Piątek wieczór – cudowny czas, który przynosi taką słodką i delikatną radość na myśl o zbliżającym się weekendzie. O tym, że nie muszę jutro obudzić się o 5.30, dojechać do pracy… Lubię ten czas rozleniwienia rano, gorącej kawy w łóżku z książką, naleśnikami na śniadanie i sokiem pomarańczowym…
I przyszła upragniona sobota, a po otwarciu oczu pojawiła się myśl – i pociągnęła mnie w niebezpieczne rejony, przeszłość, którą każdego dnia staram się zamknąć aby nie wchodzić w te raniące tematy. Jak wielka jest siła tych myśli? Pewnie żadna, jeśli nie pozwolimy im wejść do naszej świadomości. Ogromna – jeśli nawet niechcący na setną sekundy uchylimy drzwi przeszłości i damy przestrzeń aby się wdarły. Nie może być nawet najmniejszej szczeliny, bo myśli są jak mgła, wejdą przez najmniejszy nieszczelny otwór… Uchyliłam te drzwi, więc cały dzień był jednym, wielkim ciężarem. I widać wtedy jak wpływa to na otaczających mnie ludzi.
Mówiłem ci o planowaniu twych myśli, aby ten brak czujności nie stał się przyczyną upadku.
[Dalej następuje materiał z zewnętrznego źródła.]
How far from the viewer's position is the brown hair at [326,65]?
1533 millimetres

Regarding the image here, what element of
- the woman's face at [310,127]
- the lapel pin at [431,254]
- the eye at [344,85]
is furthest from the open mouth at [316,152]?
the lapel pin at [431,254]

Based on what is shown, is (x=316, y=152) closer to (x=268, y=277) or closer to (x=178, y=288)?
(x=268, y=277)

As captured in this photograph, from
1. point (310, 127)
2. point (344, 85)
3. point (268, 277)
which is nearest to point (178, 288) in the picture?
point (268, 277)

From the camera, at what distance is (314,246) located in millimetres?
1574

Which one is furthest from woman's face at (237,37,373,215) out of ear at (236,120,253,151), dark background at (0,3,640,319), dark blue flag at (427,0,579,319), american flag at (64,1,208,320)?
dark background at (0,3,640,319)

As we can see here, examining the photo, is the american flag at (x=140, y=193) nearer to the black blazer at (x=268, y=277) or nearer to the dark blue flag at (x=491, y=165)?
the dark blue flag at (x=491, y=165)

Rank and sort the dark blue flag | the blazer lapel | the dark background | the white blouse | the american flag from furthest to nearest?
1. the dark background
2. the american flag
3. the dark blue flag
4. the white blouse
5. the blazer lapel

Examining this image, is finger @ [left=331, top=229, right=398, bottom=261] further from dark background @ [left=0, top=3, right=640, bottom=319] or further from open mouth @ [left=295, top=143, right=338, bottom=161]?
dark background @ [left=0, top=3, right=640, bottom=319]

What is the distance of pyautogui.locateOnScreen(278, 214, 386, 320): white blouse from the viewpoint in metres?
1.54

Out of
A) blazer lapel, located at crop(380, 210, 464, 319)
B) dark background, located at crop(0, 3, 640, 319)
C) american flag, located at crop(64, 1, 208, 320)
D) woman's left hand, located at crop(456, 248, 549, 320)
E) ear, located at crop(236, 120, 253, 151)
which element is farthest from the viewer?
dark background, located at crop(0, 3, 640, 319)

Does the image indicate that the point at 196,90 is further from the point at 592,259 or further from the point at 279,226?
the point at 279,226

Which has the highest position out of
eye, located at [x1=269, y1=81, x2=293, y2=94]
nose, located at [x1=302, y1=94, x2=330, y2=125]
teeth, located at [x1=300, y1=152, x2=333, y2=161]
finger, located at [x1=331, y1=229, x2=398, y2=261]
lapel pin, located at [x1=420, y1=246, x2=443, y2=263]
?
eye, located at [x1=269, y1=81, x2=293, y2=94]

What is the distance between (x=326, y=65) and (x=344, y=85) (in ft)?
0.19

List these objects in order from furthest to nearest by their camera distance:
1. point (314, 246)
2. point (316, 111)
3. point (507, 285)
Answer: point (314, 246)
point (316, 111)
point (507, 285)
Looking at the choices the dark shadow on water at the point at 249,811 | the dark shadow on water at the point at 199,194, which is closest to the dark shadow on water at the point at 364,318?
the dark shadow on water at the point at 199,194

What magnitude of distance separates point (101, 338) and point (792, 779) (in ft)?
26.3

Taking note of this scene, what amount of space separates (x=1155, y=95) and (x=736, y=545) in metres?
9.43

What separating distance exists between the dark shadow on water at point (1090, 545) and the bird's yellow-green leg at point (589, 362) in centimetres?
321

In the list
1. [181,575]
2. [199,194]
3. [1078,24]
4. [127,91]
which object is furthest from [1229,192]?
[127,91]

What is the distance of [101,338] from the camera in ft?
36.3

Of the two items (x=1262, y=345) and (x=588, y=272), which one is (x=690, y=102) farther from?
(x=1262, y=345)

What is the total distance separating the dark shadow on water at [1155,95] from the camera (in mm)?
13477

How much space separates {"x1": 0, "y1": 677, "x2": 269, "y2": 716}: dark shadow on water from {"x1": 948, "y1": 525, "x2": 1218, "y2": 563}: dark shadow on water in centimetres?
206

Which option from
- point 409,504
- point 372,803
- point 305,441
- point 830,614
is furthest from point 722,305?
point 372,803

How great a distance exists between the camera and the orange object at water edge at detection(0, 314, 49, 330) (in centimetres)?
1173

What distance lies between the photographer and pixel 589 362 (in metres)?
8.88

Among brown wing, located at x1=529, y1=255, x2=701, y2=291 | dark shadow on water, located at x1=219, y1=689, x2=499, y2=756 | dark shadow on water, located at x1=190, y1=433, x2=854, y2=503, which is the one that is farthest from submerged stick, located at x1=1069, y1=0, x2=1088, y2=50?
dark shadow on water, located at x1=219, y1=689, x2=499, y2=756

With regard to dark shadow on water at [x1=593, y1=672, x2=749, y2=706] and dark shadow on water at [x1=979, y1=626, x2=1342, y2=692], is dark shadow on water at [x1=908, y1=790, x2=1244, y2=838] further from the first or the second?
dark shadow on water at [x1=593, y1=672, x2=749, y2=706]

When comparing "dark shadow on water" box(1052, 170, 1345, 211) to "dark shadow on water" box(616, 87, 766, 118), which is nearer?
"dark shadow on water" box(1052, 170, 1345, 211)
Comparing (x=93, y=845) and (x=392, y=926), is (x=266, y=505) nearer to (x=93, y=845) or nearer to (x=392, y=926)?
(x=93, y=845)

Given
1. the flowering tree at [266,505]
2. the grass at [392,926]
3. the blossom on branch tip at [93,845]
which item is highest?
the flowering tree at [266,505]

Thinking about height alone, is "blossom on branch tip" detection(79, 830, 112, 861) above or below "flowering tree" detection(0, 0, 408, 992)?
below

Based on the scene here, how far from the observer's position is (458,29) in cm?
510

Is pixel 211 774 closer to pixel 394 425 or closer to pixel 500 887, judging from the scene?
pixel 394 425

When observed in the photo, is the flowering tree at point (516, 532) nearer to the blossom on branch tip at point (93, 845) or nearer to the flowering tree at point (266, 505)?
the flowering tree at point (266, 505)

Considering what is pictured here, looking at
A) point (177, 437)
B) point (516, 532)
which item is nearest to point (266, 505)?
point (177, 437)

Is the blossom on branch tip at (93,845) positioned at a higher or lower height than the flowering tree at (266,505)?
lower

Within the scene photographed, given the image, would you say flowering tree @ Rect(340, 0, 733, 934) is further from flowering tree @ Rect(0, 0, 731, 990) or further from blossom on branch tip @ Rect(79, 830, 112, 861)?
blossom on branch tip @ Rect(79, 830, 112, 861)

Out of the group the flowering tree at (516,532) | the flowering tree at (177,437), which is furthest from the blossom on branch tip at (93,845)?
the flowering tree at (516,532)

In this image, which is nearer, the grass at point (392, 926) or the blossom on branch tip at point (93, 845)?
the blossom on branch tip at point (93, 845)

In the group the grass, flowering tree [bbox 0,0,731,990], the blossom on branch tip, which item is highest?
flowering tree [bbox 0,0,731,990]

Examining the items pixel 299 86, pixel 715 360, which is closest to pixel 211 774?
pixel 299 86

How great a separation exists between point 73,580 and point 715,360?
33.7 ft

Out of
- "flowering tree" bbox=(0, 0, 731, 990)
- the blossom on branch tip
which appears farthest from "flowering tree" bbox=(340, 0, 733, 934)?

O dwóch rzeczach trzeba pamiętać stale: o twojej słabości i Mojej wszechmocy i o tym, aby ciągle pragnąć Mojej pomocy. To, że jesteś słaba nie jest złem. Zło jest w tym, że zapominasz o tym i beztrosko posługujesz się swym sercem i swym umysłem. I beztrosko pozostawiasz je otwarte i puste wobec tych sytuacji i oddziaływań, w zakresie jakich jesteś.